Tabular feature engineering tricks
Some useful tricks when doing feature engineering on tabular dataset
One of the most important challenge when working with tabular dataset before feeding into the machine learning model is preprocessing data because the quality of data and the useful information that can be derived from it directly affects the ability of model to learn. In the real world application, the raw dataset is kind of messy which needs some skills to clean it.
This blog will cover some tricks that I found quite useful when dealing with messy data.
Most of the time when doing tabular dataset we will usually import data into dataframe of pandas. Knowing how to deal with pandas will save us a lot of time of computation with better code readability and versatility.
Pandas profiling is an open source Python module with which we can quickly do an exploratory data analysis with just a few lines of code.
from pandas_profiling import ProfileReport
profile = ProfileReport(dataframe)
We usually have to work with a dataframe containing many columns which will collape when reading it. If we want to read all columns of dataframe, we can configure its options at interpreter startup.
pd.options.display.max_columns = 500
#or
pd.set_option('display.max_columns', 500)
df = pd.DataFrame({'Name_Age': ['Smith_32', 'Nadal',
'Federer_36']})
df
df['Name_Age'].str.split('_', expand=True)
If we want to take only first column of our splits:
df['Name_Age'].str.split('_').str[1]
df = pd.Series(['Sector 1;Sector 2', 'Sector 1;Sector 3', np.nan, 'Sector 2;Sector 4'], dtype=str)
df
df.str.get_dummies(';')
df = pd.DataFrame({'Location' : [
'Washington, D.C. 20003',
'Brooklyn, NY 11211-1755',
'Omaha, NE 68154',
'Pittsburgh, PA 15211'
]})
df
If we want to separate out the three city/state/ZIP components neatly into DataFrame fields, we should pass regex extraction into .str.extract
:
regex = (r'(?P<city>[A-Za-z ]+), ' # One or more letters
r'(?P<state>[A-Z]{2}) ' # 2 capital letters
r'(?P<zip>\d{5}(?:-\d{4})?)') # Optional 4-digit extension
df['Location'].str.replace('.', '').str.extract(regex)
.str
is called accessor for string (object) data. It maps to the class StringMethods which contains a lot of methods like cat
, split
, rsplit
, replace
, extract
...
We usually use the lambda
function to apply for each row in dataframe. Sometimes, it is not efficient in term of computation time. Actually we can boost the performance by using Cython
extention.

Source material:
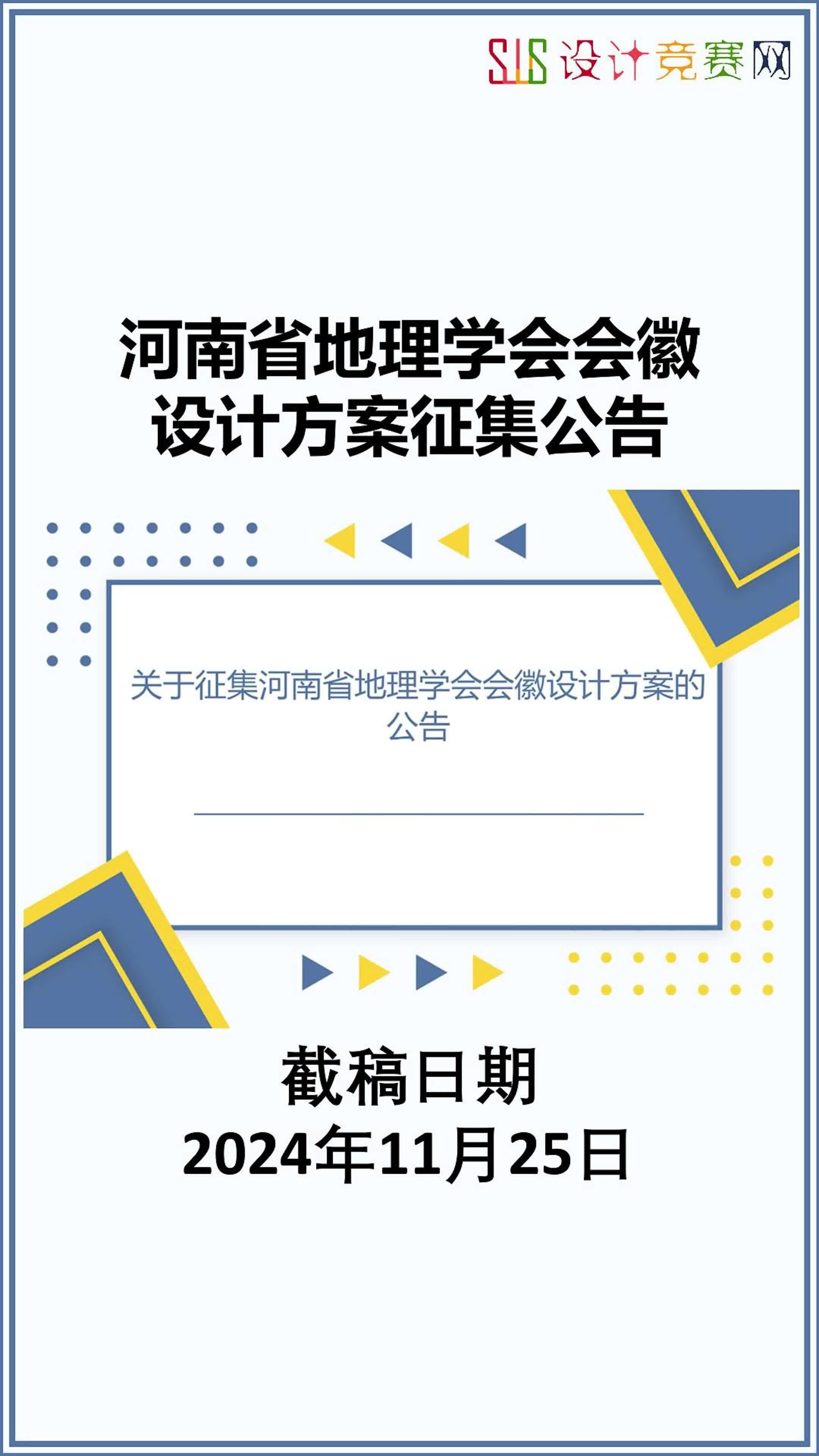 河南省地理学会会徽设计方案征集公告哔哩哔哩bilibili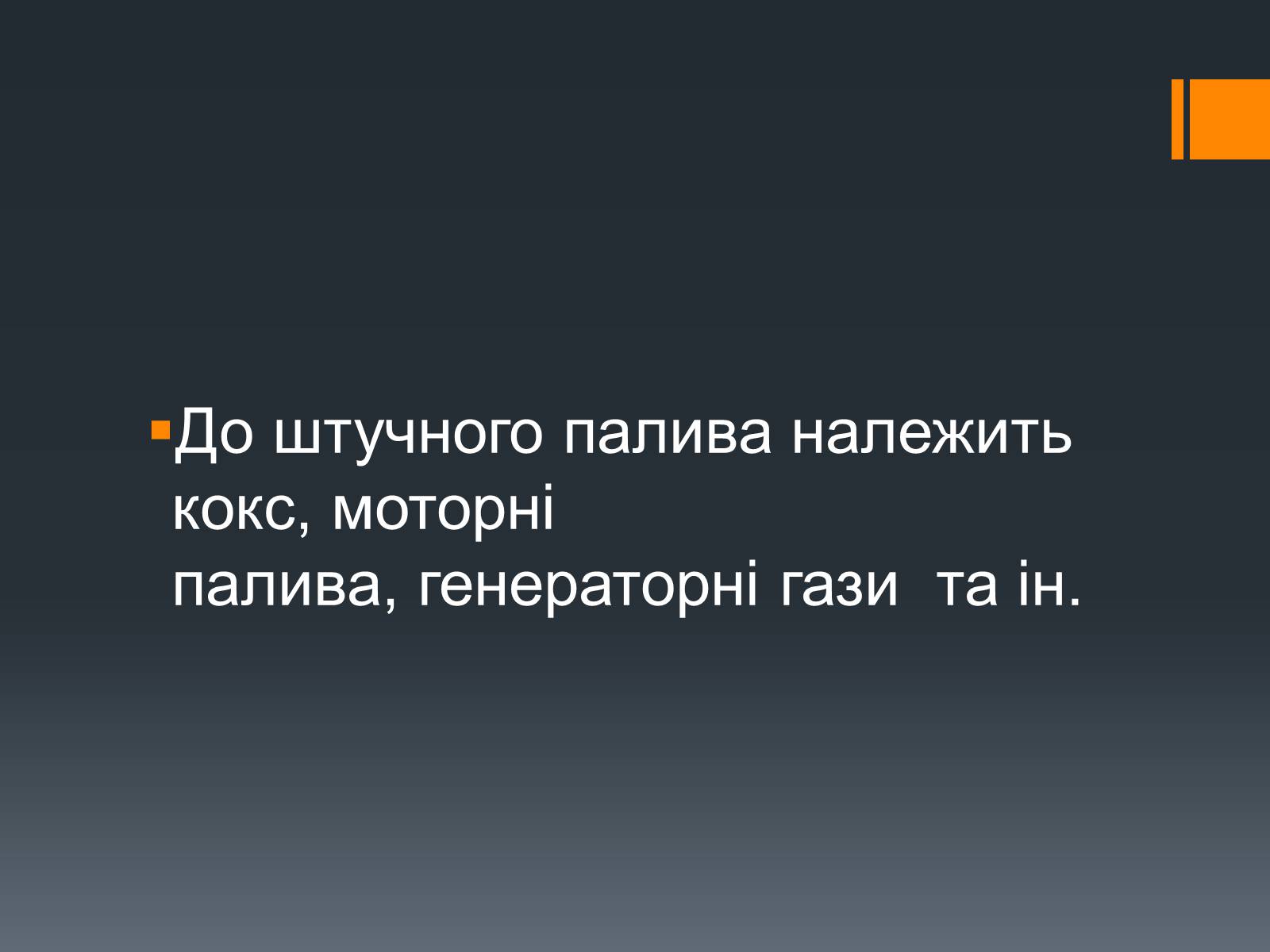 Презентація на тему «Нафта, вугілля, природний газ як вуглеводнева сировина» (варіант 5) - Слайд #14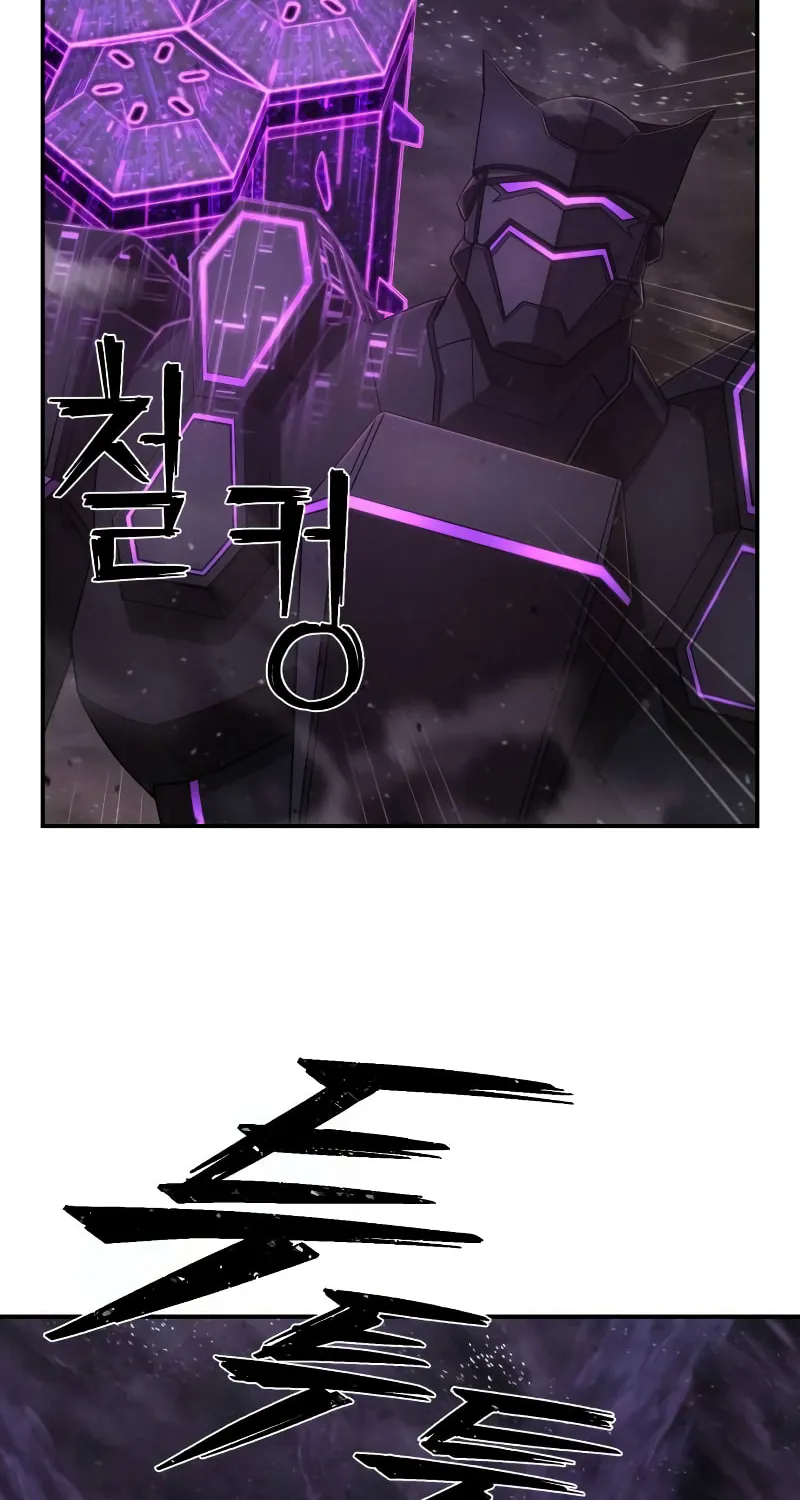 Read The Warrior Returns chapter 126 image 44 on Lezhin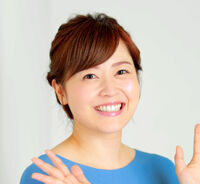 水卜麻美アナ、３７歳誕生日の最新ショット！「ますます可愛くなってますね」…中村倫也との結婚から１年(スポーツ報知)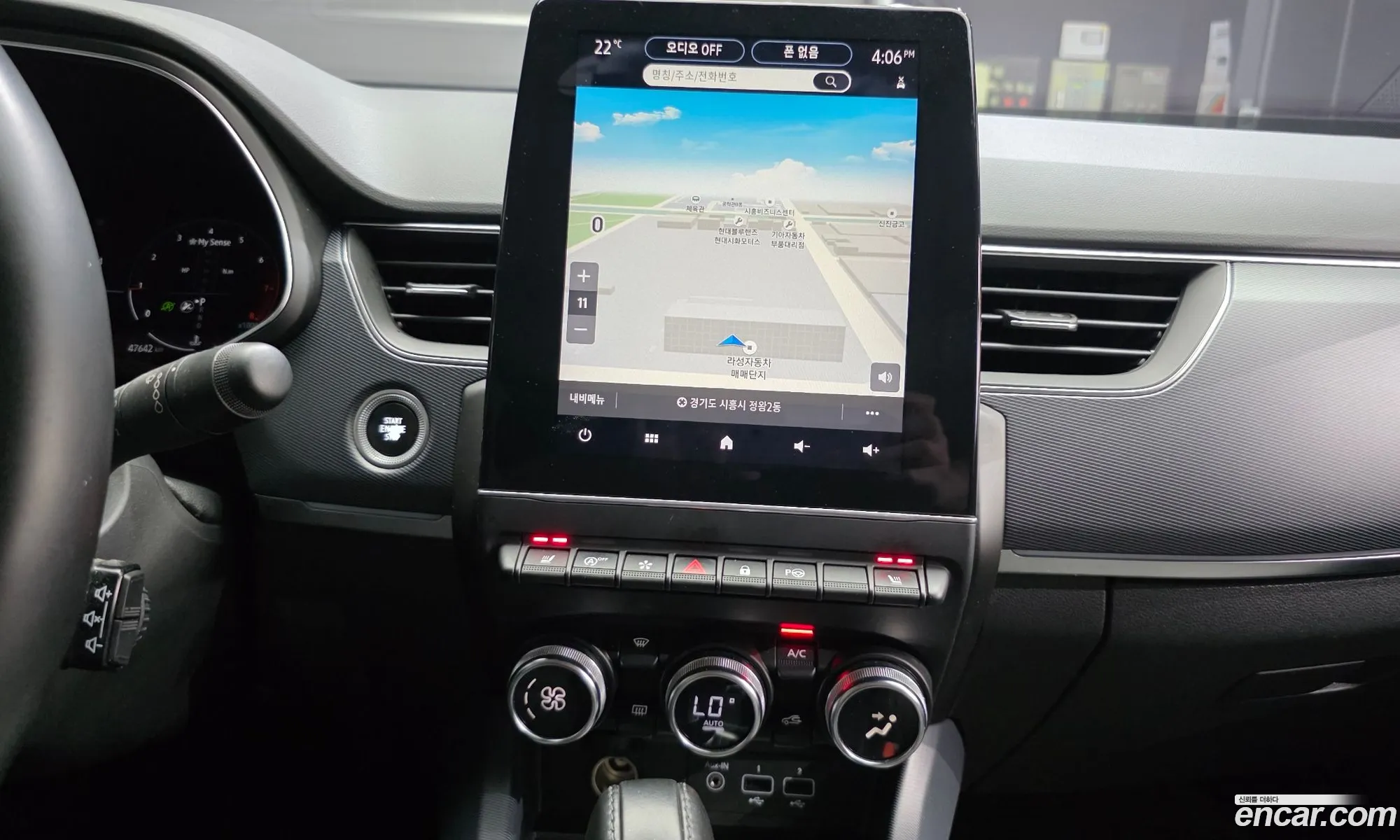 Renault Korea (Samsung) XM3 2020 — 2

Task brief:
Transcribe the passage of the feature engineering text that begins at the words "from pandas_profiling import" and stops after "pd.set_option('display.max_columns', 500)". The entries were taken from a source other than the feature engineering text.

Exercise answer:
from pandas_profiling import ProfileReport
profile = ProfileReport(dataframe)
We usually have to work with a dataframe containing many columns which will collape when reading it. If we want to read all columns of dataframe, we can configure its options at interpreter startup.
pd.options.display.max_columns = 500
#or
pd.set_option('display.max_columns', 500)